Validation: Quantitative

Automatic data validation and Quality Control Process (QCP)

Automatic Data Validation

The GRESB Portal has a built-in automatic validation system to flag inconsistencies as participants complete their assessment response.

Scope: What is automatically validated?

Automatic validation consists of errors and warnings displayed in the GRESB Assessment for entity-level responses to ensure that all data input is complete and accurate.

The scope of these controls is categorized as follows:

Reporting characteristics: Checks on the core performance values reported by the entity. These play a key role in calculating metrics such as intensities and, as such, must be closely monitored.

  • Gross Asset Value

  • Revenue

  • Ownership values

  • Portfolio completeness

  • Fund-asset links (Infrastructure Fund Assessment checks are used to make sure a fund has created a link in the GRESB Portal to all of its submitted asset assessments in order to get the correct score in the results season. This can be a simple human error, but it can have unintended consequences on scores of the Fund Performance component.)

Performance data: Operational metrics reported by the entities at the asset-level across the various tables, with particular attention paid to metrics that drive scoring. These include Data Coverage of time and floor area, Like-for-Like, and Intensities. The Performance Component metrics for which tests are run are the following:

  • Energy

  • GHG (Scopes 1 & 2), including specific tests on the validity of Market and Location-based GHG data

  • Water

  • Waste

  • Biodiversity & Habitat

  • Health & Safety

Criteria: What checks are conducted?

General Requirements

  • Information completeness: The portal ensures mandatory evidence uploads are present, that all required open text boxes are completed, and that answers are provided for all indicators.

  • Data types: Certain fields must adhere to specific data types, such as numbers, percentages, text, etc.

  • Information accuracy: percentage values must range between 0 and 100, and metrics are restricted to absolute values (i.e., only non-negative numbers).

Outcomes: What are errors and warnings, and how are they handled?

Errors

Errors appear in red and are generated per asset as a result of logical checks amongst the different data fields in the assessment response.

Warnings

Warnings, displayed in grey, are generated when values appear to be abnormal based on the context of previous responses (for instance, if they remained identical to the previous year). GRESB encourages participants to review warnings to ensure data accuracy, but does not require them to be resolved for assessment submission.
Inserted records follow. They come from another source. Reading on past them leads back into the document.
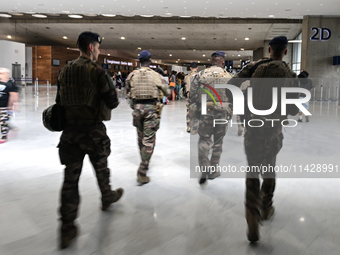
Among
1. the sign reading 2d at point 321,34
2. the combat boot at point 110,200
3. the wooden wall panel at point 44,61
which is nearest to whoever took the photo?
the combat boot at point 110,200

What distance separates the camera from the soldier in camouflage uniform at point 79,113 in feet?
7.59

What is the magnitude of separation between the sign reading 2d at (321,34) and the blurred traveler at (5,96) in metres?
16.9

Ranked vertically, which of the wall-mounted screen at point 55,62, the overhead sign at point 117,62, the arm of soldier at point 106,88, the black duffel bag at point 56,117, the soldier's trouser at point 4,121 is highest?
the overhead sign at point 117,62

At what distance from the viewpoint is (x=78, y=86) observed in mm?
2311

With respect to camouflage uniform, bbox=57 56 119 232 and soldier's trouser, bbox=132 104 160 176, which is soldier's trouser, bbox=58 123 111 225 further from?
soldier's trouser, bbox=132 104 160 176

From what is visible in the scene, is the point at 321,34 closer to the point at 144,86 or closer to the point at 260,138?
the point at 144,86

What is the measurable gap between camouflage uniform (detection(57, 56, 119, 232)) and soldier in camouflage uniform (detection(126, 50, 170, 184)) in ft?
4.41

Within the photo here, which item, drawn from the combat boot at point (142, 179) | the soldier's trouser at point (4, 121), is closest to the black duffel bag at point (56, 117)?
the combat boot at point (142, 179)

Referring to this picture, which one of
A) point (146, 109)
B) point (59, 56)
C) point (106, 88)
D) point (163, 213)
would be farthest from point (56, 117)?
point (59, 56)

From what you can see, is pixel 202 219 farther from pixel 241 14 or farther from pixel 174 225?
pixel 241 14

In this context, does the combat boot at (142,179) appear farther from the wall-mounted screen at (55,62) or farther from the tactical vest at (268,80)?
the wall-mounted screen at (55,62)

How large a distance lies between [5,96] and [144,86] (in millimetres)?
3494

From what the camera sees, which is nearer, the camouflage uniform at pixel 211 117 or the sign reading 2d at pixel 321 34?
the camouflage uniform at pixel 211 117

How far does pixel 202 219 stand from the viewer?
278cm
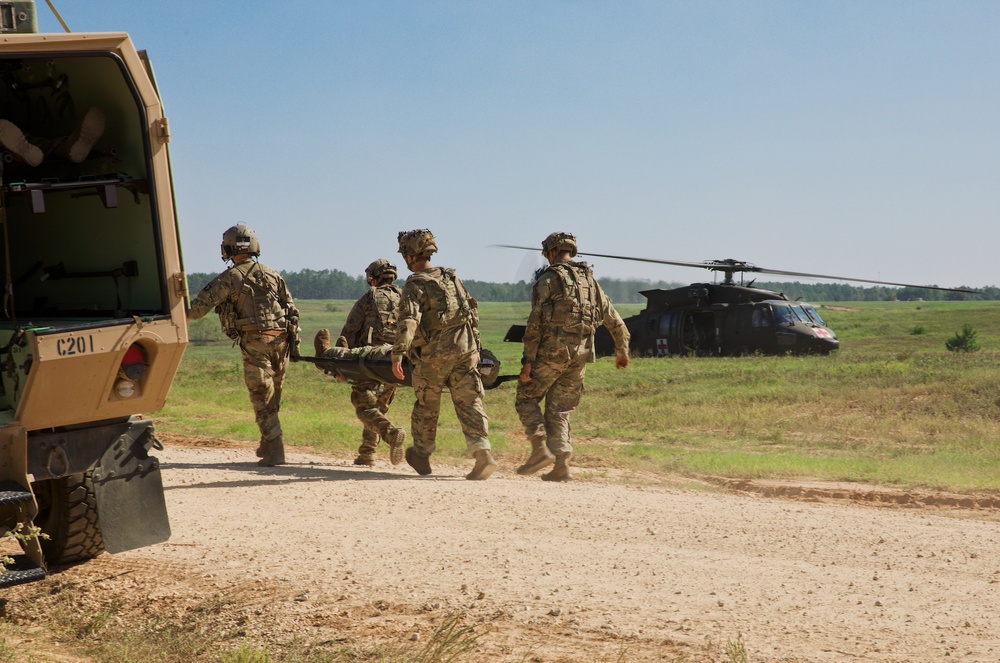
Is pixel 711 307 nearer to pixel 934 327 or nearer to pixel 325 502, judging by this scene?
pixel 325 502

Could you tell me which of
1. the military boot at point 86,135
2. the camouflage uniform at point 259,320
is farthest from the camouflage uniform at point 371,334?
the military boot at point 86,135

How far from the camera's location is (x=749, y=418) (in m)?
16.8

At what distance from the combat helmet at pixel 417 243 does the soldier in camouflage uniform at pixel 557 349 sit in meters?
1.05

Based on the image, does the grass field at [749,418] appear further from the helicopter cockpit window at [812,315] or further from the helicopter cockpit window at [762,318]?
the helicopter cockpit window at [812,315]

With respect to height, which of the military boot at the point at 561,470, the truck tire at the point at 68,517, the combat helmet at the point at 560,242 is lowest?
the military boot at the point at 561,470

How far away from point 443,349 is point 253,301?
6.29 ft

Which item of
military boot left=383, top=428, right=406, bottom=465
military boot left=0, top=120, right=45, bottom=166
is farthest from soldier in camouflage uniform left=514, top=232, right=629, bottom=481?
military boot left=0, top=120, right=45, bottom=166

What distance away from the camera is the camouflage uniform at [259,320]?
9.67 metres

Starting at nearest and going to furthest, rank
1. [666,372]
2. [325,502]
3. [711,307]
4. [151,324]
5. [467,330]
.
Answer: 1. [151,324]
2. [325,502]
3. [467,330]
4. [666,372]
5. [711,307]

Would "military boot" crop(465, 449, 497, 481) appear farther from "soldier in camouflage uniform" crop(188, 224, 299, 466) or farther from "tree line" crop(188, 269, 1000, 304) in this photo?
"tree line" crop(188, 269, 1000, 304)

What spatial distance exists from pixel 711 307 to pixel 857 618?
25413mm

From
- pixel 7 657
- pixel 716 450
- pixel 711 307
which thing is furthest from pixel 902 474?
pixel 711 307

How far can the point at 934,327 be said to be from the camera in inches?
2120

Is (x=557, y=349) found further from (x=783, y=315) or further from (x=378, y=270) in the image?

Quality Control Process (QCP)

The GRESB team conducts QCP outreach to flag inconsistencies during and after participants submit their assessments.

Scope: What is captured by the Quality Control Process?

GRESB's QCP is an additional data quality validation stream aiming to enforce participants' compliance with the GRESB reporting requirements in full, and that data is reported in line with the guidance provided in the official GRESB guidance.

GRESB uses statistical modeling tools to flag additional outliers (beyond those captured automatically in the Portal). We carry these checks out on the following Reporting Characteristics metrics, which play a key role in calculating metrics such as intensities and must be closely monitored.

  • Gross Asset Value

  • Revenue

  • Asset floor size

  • Ownership values

  • Portfolio completeness (verification that portfolios report all assets and are not cherry-picking)

Criteria: What checks are conducted?
Check Type
Description
Example

Descriptive Statistics

Includes measures of central tendency (mean, median, mode) and dispersion (min, max, range, variance, standard deviation, standard error). Used to detect anomalies.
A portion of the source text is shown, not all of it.